The term psychosomatic was first used by Heinroth in 1818 (2) to describe the interrelationship between body and soul and developed by pioneers such as Uexküll (3) in the middle of the 20th century, but the concept goes back thousands of years as exemplified by Plato's lament that “this … is the great error of our day in the treatment of the human body, that physicians separate the soul from the body (4).” Consultation-liaison psychiatry grew out of the practical needs of psychiatrists in the 20th century as mental health care gradually moved from the asylum to the general hospital (5); the discipline began to flourish in the United States through grants from the Rockefeller Foundation and then the National Institute of Mental Health, which, in the mid-1970s, made it a priority to foster the growth of consultation-liaison psychiatry (6). Thus, psychiatry and psychosomatic medicine, although theoretically entwined, in practice developed separately, involved different people and, in some countries, existed in different university departments (7). In Europe, particularly Germany, the field of psychosomatic medicine is more embedded in internal medicine, and clinical care of patients with nonpsychiatric medical disorders often includes active participation of experts in psychosomatic medicine. In other parts of the world, the clinical implementation of psychosomatic medicine varies substantially. Regardless of the country and sociocultural context, there is often a divide between practice and basic or clinical research in this context.
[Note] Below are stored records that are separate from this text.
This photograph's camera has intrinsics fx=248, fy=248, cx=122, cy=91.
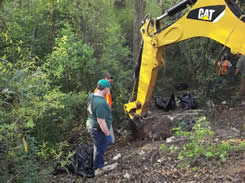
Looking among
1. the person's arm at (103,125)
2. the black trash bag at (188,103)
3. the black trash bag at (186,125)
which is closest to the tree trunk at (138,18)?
the black trash bag at (188,103)

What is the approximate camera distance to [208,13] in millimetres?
3676

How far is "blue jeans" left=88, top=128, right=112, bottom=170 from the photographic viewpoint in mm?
4145

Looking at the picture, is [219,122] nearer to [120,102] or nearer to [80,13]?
[120,102]

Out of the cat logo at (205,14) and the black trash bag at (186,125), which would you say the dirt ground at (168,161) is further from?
the cat logo at (205,14)

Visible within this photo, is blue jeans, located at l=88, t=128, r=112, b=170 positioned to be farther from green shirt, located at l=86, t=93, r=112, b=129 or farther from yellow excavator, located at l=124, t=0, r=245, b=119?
yellow excavator, located at l=124, t=0, r=245, b=119

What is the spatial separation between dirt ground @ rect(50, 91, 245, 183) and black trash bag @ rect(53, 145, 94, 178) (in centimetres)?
9

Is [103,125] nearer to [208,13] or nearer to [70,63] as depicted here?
[70,63]

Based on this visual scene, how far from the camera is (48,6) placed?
287 inches

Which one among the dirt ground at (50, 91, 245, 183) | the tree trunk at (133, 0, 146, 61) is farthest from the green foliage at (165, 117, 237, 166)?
the tree trunk at (133, 0, 146, 61)

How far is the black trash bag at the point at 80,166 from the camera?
4191 millimetres

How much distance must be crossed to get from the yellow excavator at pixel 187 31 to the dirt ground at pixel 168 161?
2.23 feet

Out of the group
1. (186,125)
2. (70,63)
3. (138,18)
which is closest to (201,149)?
(186,125)

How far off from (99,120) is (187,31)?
2024 millimetres

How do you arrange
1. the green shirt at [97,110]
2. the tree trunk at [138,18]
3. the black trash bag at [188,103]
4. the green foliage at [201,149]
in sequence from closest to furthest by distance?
the green foliage at [201,149]
the green shirt at [97,110]
the black trash bag at [188,103]
the tree trunk at [138,18]
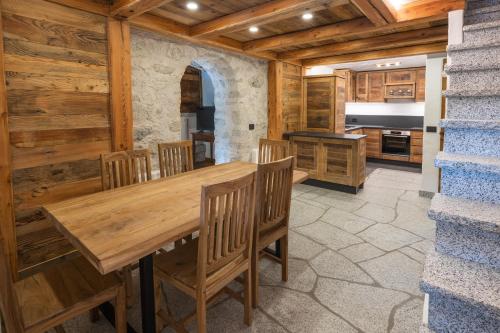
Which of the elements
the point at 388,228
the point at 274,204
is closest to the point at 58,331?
the point at 274,204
Such divides substantially impede progress in mental health and general medical care. Indeed, although a divide between basic neuroscience research and clinical practice still exists, multiple lines of research into the mechanisms of psychiatric disorders demonstrate what Plato and the pioneers of psychosomatic medicine already knew—that the historic Cartesian divide between mind and body is a false conflict (8). Research into neuroimmunology (9), gastroenterology and the “brain-gut axis” (10) or cardiac disease (11) are just a few of the many examples of the complex and bidirectional relationships between psychiatric disorders, psychological distress, and medical illness. To emphasize the importance of biological and behavioral processes in the bidirectional association between psychosocial factors with health and disease, this journal added a subtitle to its name: “Journal of Biobehavioral Medicine” (12). The goal of adding this subtitle was to increase awareness that the field of psychosomatic medicine is fueled by the systematic investigation of basic and clinical science. With the new series “Clinical Issues in Psychosomatic Medicine,” we want to highlight how this research is useful to clinical practice and how clinical practice can further inspire and shape biobehavioral research. The more one is familiar with this literature the more one becomes convinced that sequestering psychiatric disorders as purely “mental diseases” impedes the field and that the major mental disorders are better conceptualized as systemic illnesses (13). Hence, one could argue that the psychosomatic approach to mental illness is the only approach having an empirical basis. As the recent World Psychiatric Association–Lancet Psychiatry Commission on the Future of Psychiatry suggested, a necessary priority for the 21st century is that “mental health professionals need to be well trained in integration of biological, psychological, social, and spiritual factors in the care that they provide (14).”
We intend for these articles to model such integration and anticipate that they will be of use to the practitioner and investigator alike.
Sources of Funding and Conflicts of Interest: The authors report no conflicts of interest.